> _DOCUMENT TEXT_:
Many of us do not imagine eating in silence. The phone is our companion there too. We eat and watch YouTube videos. We take a shower while our smartphone is playing favourite Kanye West's album.
Because of the power of phone, many people have blurred the line - virtual or real world. These words even now look archaic, but in fact - their meaning has not been distorted, but on the contrary, it is clearer than ever. We don't have that bubble anymore, we are always in the bubble.
We are spending more and more time online. From time, we wake up to start checking our mail and scrolling through Twitter till the night when we choose under what scientific lecture will we fall asleep.
Our brain observes an eternal and endless stream of diverse (in this context, this is not very good) and almost always completely unnecessary information. Annoying messages, notifications, hundreds of videos packed in "Watch later" folder, noisy reminders and much more - does not give the brain a rest.
When depression and anxiety kick in, this is hard to ignore.
Somehow, we manage to reuse technology to the extent that it causes short-term and sometimes long-term changes in our brain.
I love watching documentaries on YouTube and consider it a form of convenient self-education, but when I do it all day, it's not so good anymore. It’s hard for YouTube to let you go to sleep, its ingenious algorithms and recommendations keep you as long as possible and constantly offer you to watch something else. Calling you FOMO, YouTube constantly suppresses it right there, and it seems that this is very convenient.
We force ourselves to think that the phone is needed every day and every minute, we do not part with it until morning and night. For $200 - $300 you can buy yourself pocket window into the virtual world.
YouTube, Facebook, Instagram, TikTok have created a world-class bubble. It may seem that you are not participating in the bubble - you are missing the most important events in the world. Most influencers have been broadcasting there, only tying people even more with these platforms, creating things like FOMO and social addictions.
The role of technology
I don't want you to think I'm against technology. I am a programmer with 4 years of experience, and I grew up surrounded by technology. Unfortunately, information technology is one of the few industries that can pull other industries, bringing innovation and automation to them.

> _DATA EXTRACTS_:

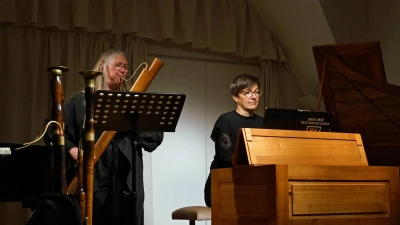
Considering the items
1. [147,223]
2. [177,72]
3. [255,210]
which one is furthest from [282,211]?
[177,72]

> _TASKS TO COMPLETE_:
1: In the essay on phones and technology, how many years of experience does the writer have as a programmer?
2: Translate this sentence from the essay on phones and technology into Spanish: "We are spending more and more time online."
3: Carry on the essay about phones and technology from its last sentence.
The items are separate from the essay on phones and technology.

> _ANSWERS TO THE TASKS_:
1: Four years.

2: Pasamos cada vez más tiempo en línea.

3:
Technology has allowed us to make leaps in progress, we have improved communication, developed industry and medicine, and made sure that every person on Earth can be heard. When technology is used for good, it's the best it can be.
Depression, FOMO, wasting your valuable time on social media, losing touch with the real world, and losing the qualities and skills that are inherent in life in the real world - this is the real problem. This is not so much a technology problem as it is a problem for ourselves. This is how a person works and this is how his psyche is arranged.
Everything in the Universe strives for peace and balance. I think if we find the same balance in our use of technology, we'll do well, and we'll be able to outgrow these side effects.
We need to minimise our time on the Internet, then every minute there will be more valuable and used for really important things. If you have 5 hours a day to check mail and correspondence, you will spend 5 hours on this. If you have 30 minutes after breakfast and 30 minutes after dinner, then you will carry out these operations much more efficiently and quickly.
I am a big fan of YouTube platform, and I enjoy using Twitter, I just think we need a balance in using these social networks. There should always be a goal and an answer why you are online right now.
Find what suits you, create your own rules for using phones, get off unnecessary networks and remove unnecessary applications. You can also learn the philosophy of Digital Minimalism. If interested, you can take a look a this book
Use the Internet for self-education, creating projects and start-ups, work and have fun, communicating with people, and brining ideas to life, that's what all this was created for.
And finally, just imagine if the whole world were to disconnect from the network at one moment, what would happen?